Lawsuit / Dispute Attorney
You can sue for anything. The question is whether you will win or not. Replica knives can hurt or kill if enough force is used. I'm sure under your school district's 'zero tolerance" policy, the mere bringing of a knife metal replica or real is sufficient to support a suspension. Depending on the length of the suspension, it may not b worth challenging, although you may want to make sure that the basis "is brought replica knife to school" rather than "threatened child's life". Either way, you'll need an education attorney. You can check Avvo or call your local bar association.
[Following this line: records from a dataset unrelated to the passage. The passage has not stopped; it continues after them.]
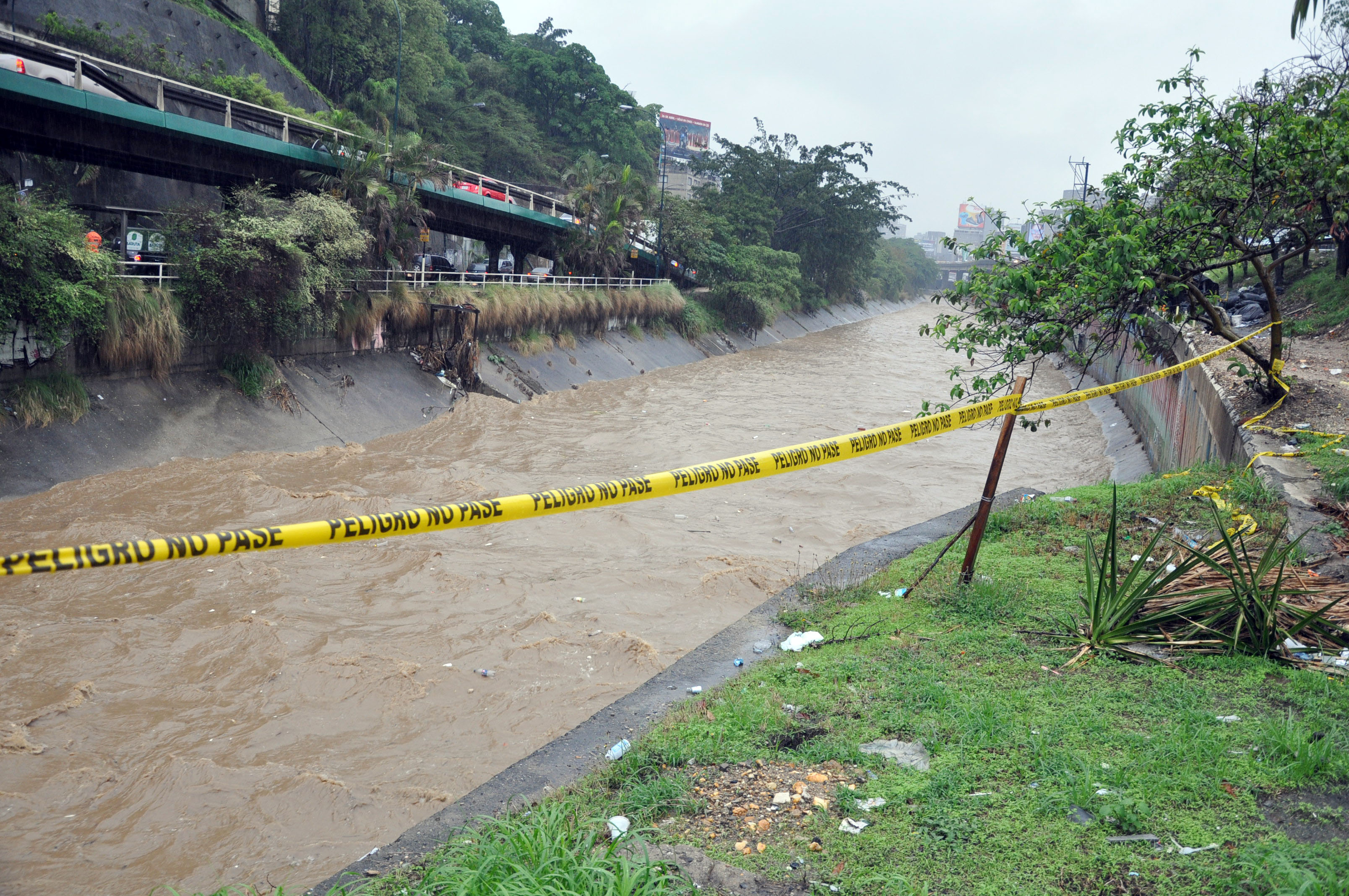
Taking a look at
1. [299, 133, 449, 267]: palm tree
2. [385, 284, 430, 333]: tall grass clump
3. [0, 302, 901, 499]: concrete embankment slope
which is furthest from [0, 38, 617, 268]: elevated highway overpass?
[0, 302, 901, 499]: concrete embankment slope

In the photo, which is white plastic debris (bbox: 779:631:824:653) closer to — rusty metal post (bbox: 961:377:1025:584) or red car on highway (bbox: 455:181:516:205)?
rusty metal post (bbox: 961:377:1025:584)

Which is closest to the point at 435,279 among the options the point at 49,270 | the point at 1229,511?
the point at 49,270

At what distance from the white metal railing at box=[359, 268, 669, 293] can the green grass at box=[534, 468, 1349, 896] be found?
19.2 m

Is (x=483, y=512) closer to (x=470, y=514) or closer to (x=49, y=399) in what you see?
(x=470, y=514)

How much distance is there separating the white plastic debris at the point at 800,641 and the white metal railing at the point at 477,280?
1813 cm

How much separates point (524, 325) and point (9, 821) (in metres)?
23.3

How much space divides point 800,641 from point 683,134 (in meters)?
145

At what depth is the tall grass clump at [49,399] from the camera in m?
13.6

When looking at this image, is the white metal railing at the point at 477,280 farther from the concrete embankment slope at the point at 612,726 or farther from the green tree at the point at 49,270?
the concrete embankment slope at the point at 612,726

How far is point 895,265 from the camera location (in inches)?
4107

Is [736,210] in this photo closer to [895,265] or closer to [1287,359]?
[1287,359]

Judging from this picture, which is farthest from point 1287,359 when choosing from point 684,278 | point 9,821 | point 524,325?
point 684,278

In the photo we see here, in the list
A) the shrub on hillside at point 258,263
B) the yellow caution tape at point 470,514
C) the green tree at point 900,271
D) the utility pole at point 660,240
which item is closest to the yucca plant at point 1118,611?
the yellow caution tape at point 470,514

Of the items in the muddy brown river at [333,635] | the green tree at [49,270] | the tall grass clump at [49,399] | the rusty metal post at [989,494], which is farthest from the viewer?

If you'd like to discuss, please feel free to call. Jeff Gold Gold, Benes, LLP 1854 Bellmore Ave Bellmore, NY 11710 Telephone -516.512.6333 Email - Jgold@goldbenes.com
Schools are very rigid at the moment in enforcing the zero tolerance weapons policy. Post-Sandy Hook, this position was foreseeable and inevitable, and it is likely to be the case for some time to come. We are seeing 6-year olds sent home for going "bang" with their index fingers.
The point is, however, that zero tolerance means just that. Weapons -- real ones, pretend ones, replicas, substitutes, modifieds, etc. -- need to stay home, ALL of them. There is not a school in the country that is willing to stand down on this issue right now. So, yes, you can hire a lawyer and throw a bunch of money at this. Very likely you will not succeed in anything worthwhile. Schools are allowed under the law to act on the basis of hearsay if the info has other indicia of reliable -- and yours does because the offense is possession at school, not inflicting injury on a specific victim. Your better course, IMHO, is to hire a master diplomat and walk your kid out of this with the smallest and least permanent-record discipline that the school can be persuaded to accept. I would start with a weekend of trash picking-up on school grounds and a sincere open letter of apology, and work up in very small increments from there.
And leave the weapons and almost-weapons home all the time from now on, no exceptions, no excuses.